Электрофильное присоединение в органической химии

Для реакций присоединения характерно образование одного химического соединения из двух или большего количества исходных продуктов. Рассматривать механизм электрофильного присоединения удобно на примере алкенов – непредельных ациклических углеводородов с одной двойной связью. Кроме них, в такие превращения вступают другие углеводороды с кратными связями, в том числе циклические.

Этапы взаимодействия исходных молекул

Электрофильное присоединение проходит в несколько этапов. Электрофил, имеющий положительный заряд, выступает в роли акцептора электронов, а двойная связь молекулы алкена – в роли донора электронов. Оба соединения вначале образуют нестабильный п-комплекс. Затем начинается превращение π-комплекса в ϭ-комплекс. Образование карбокатиона на этом этапе и его устойчивость определяют скорость взаимодействия в целом. После этого карбокатион быстро взаимодействует с частично отрицательно заряженным нуклеофилом, и образуется конечный продукт превращения.

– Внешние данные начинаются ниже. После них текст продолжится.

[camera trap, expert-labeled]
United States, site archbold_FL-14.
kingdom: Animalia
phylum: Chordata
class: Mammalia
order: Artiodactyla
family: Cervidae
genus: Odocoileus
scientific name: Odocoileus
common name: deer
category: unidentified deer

Влияние заместителей на скорость реакции

Делокализация заряда (ϭ+) в карбокатионе зависит от строения исходной молекулы. Положительный индуктивный эффект, который проявляет алкильная группа, приводит к понижению заряда соседнего углеродного атома. В результате этого в молекуле с электронодонорным заместителем повышается относительная стабильность катиона, электронная плотность π-связи и реакционная способность молекулы в целом. Влияние электроноакцепторов на реакционную способность будет противоположным.

Механизм присоединения галогенов

Разберем более подробно механизм реакции электрофильного присоединения на примере взаимодействия алкена и галогена.

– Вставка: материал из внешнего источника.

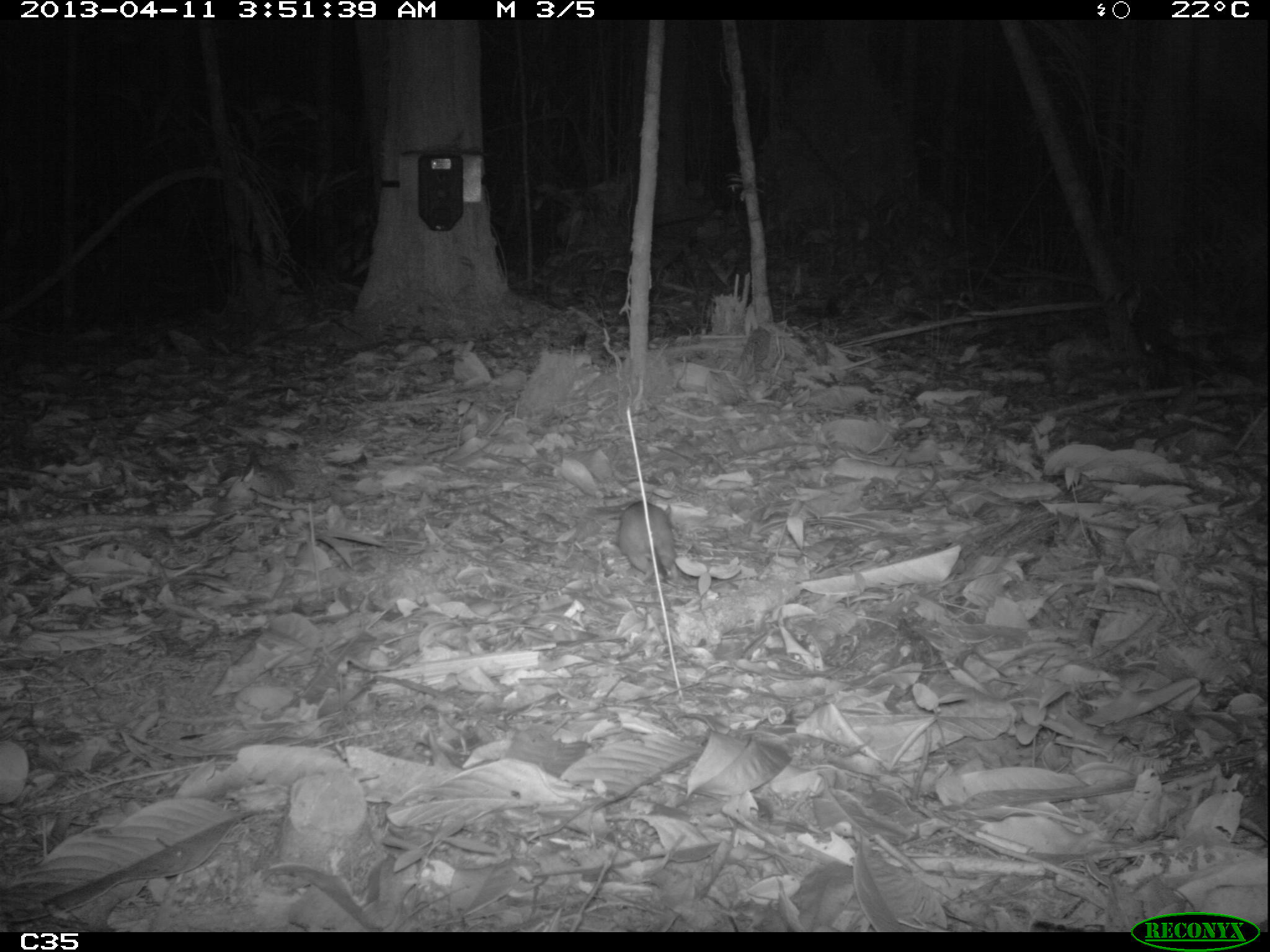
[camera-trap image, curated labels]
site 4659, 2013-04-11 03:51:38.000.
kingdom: Animalia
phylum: Chordata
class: Mammalia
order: Rodentia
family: Muridae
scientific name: Muridae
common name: mice, rats, and gerbils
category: unknown mouse or rat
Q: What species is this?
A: Unknown mouse or rat (mice, rats, and gerbils) (Muridae).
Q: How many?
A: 1.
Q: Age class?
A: Adult.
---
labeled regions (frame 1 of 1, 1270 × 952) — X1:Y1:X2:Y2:
unknown mouse or rat: 617:503:677:580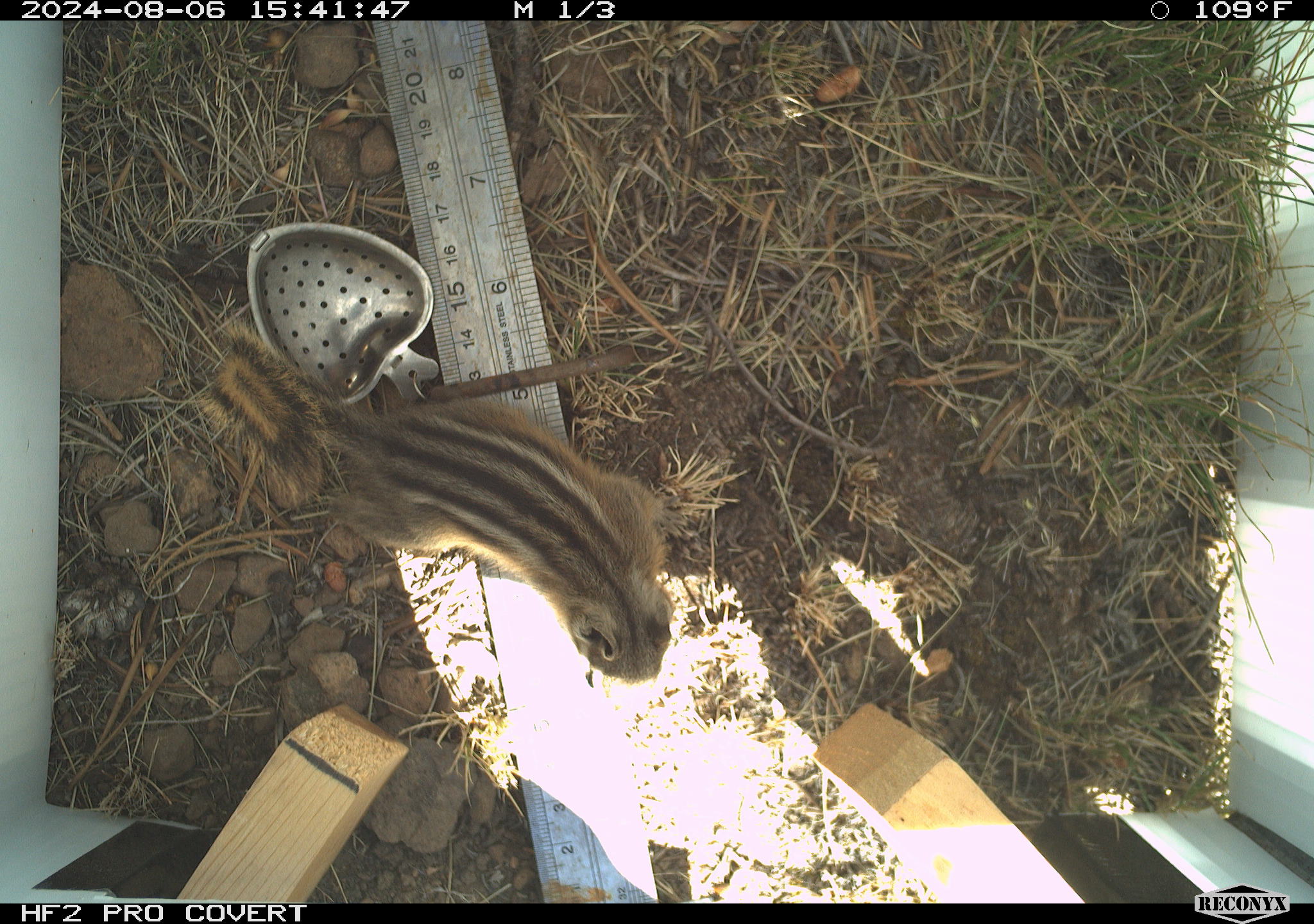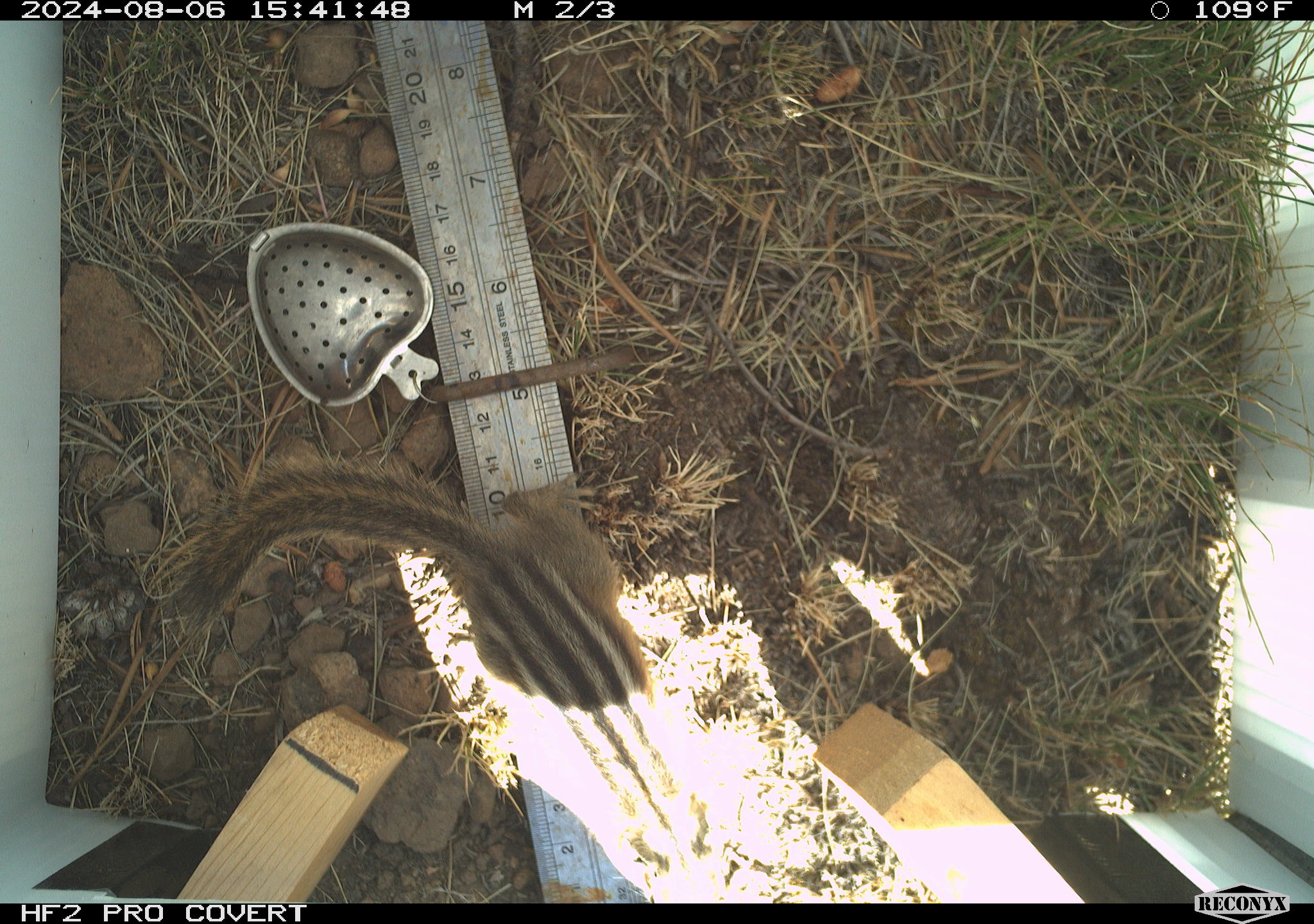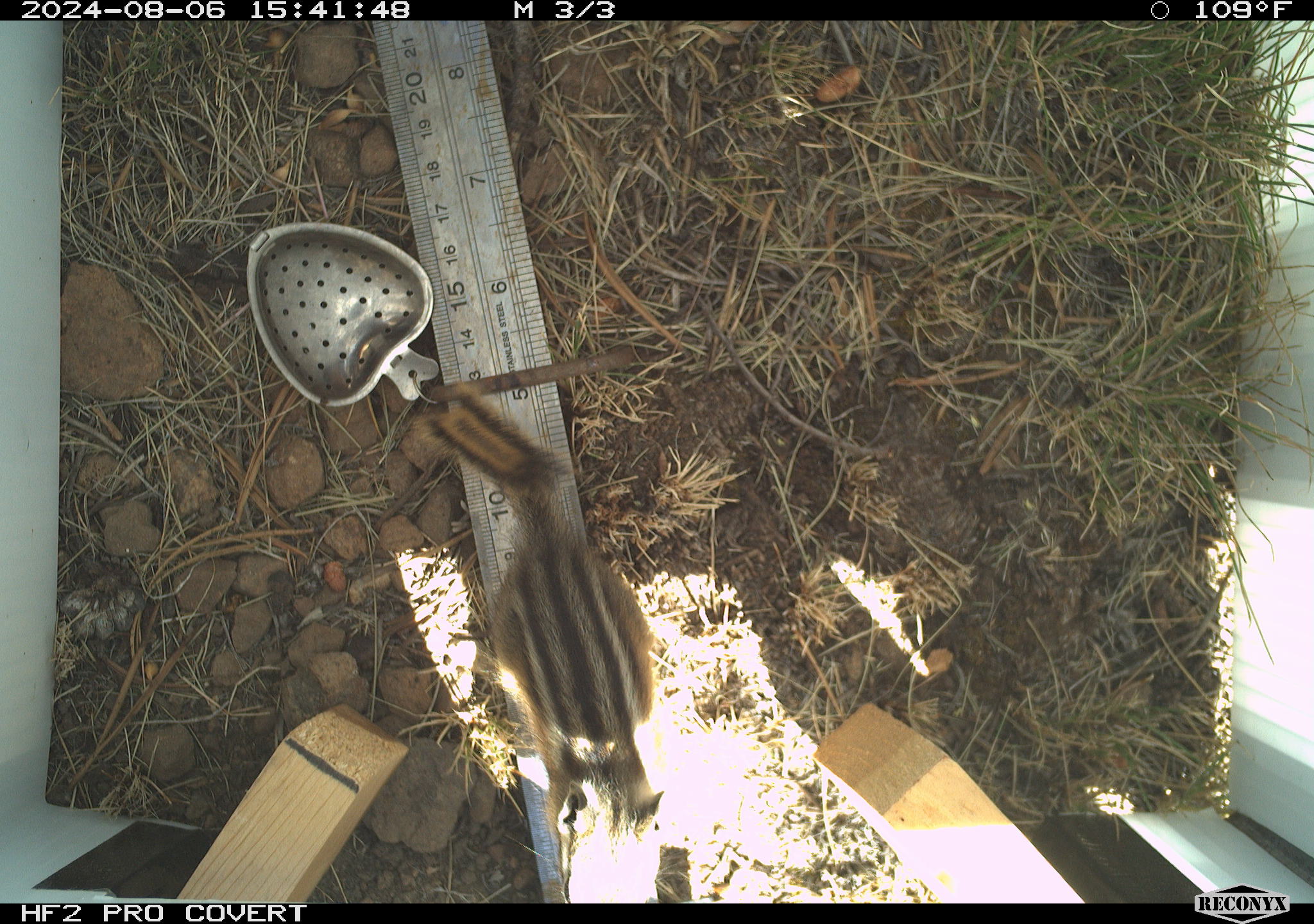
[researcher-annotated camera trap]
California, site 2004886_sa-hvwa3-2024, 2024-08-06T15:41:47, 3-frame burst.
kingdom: Animalia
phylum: Chordata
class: Mammalia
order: Rodentia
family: Sciuridae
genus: Neotamias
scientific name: Neotamias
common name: western chipmunks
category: neotamias species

1. Молекула галогена сближается с двойной связью между углеродными атомами и поляризуется. За счет частично положительного заряда на одном из концов молекулы галоген оттягивает на себя электроны π-связи. Так происходит формирование неустойчивого π-комплекса.
2. На следующем этапе электрофильная частица соединяется с двумя атомами углерода, образуя цикл. Появляется циклический «ониевый» ион.
3. Оставшаяся заряженная частица галогена (положительно заряженный нуклеофил) взаимодействует с ониевым ионом и присоединяется с противоположной стороны от предыдущей частицы галогена. Появляется конечный продукт - транс-1,2-дигалогеналкан. Аналогично происходит присоединение галогена к циклоалкену.

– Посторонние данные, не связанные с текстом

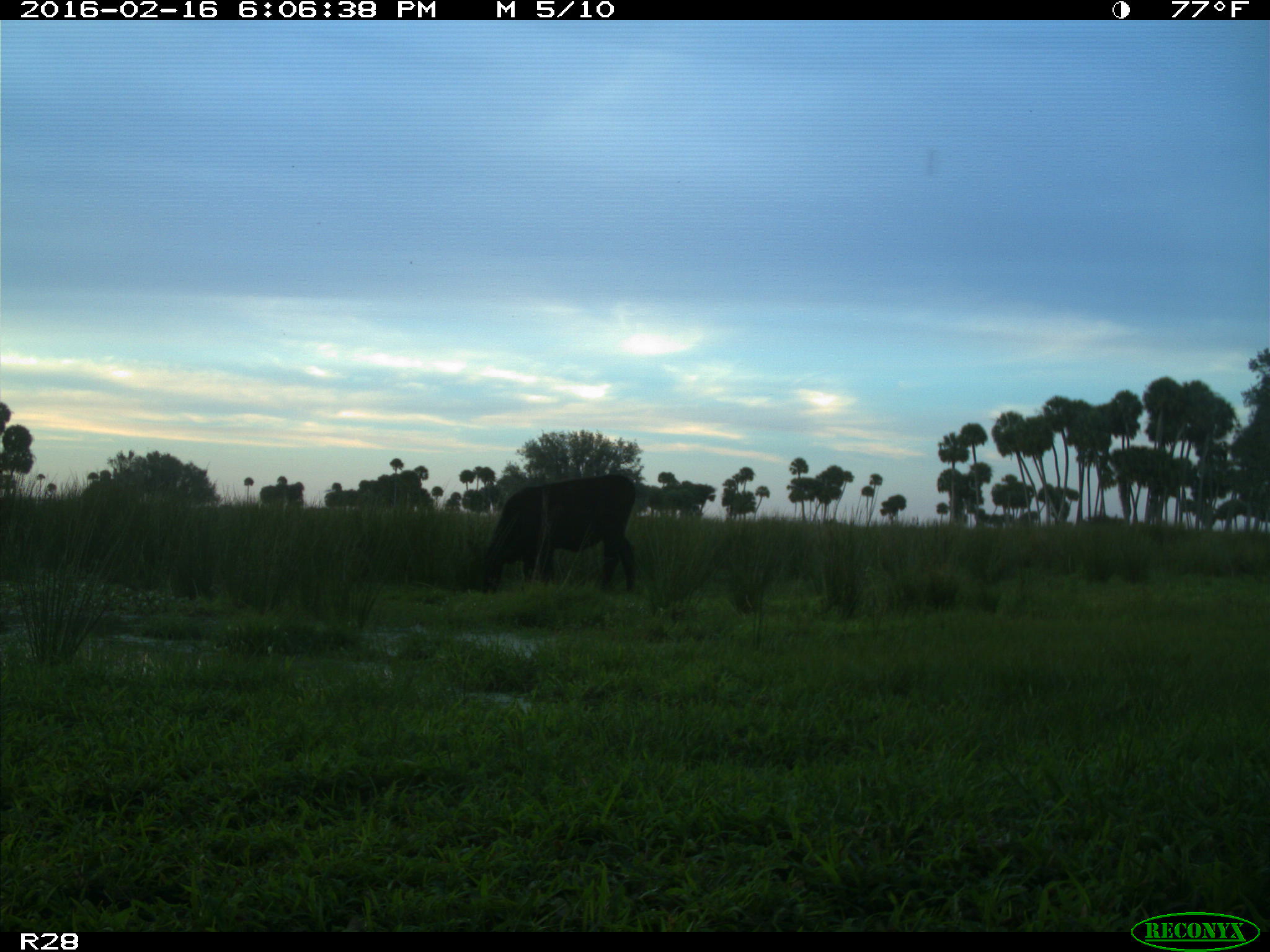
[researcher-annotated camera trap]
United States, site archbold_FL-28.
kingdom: Animalia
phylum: Chordata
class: Mammalia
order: Artiodactyla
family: Bovidae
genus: Bos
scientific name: Bos taurus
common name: domestic cow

Механизм присоединения галогеноводородных кислот

Реакции электрофильного присоединения галогеноводородов и серной кислоты протекают иначе. В кислой среде происходит диссоциация реагента на катион и анион. Положительно заряженный ион (электрофил) атакует π-связь, соединяется с одним из углеродных атомов. Образуется карбокатион, в котором соседний углеродный атом заряжается положительно. Далее карбокатион реагирует с анионом, формируя конечный продукт реакции.

Направление реакции между асимметричными реагентами и правило Марковникова

Электрофильное присоединение между двумя несимметричными молекулами протекает региоселективно. Это значит, что из двух возможных изомеров преимущественно образуется только один. Региоселективность описывает правило Марковникова, согласно которому водород присоединяется к углеродному атому, соединенному с большим количеством других атомов водорода (к более гидрогенизированному).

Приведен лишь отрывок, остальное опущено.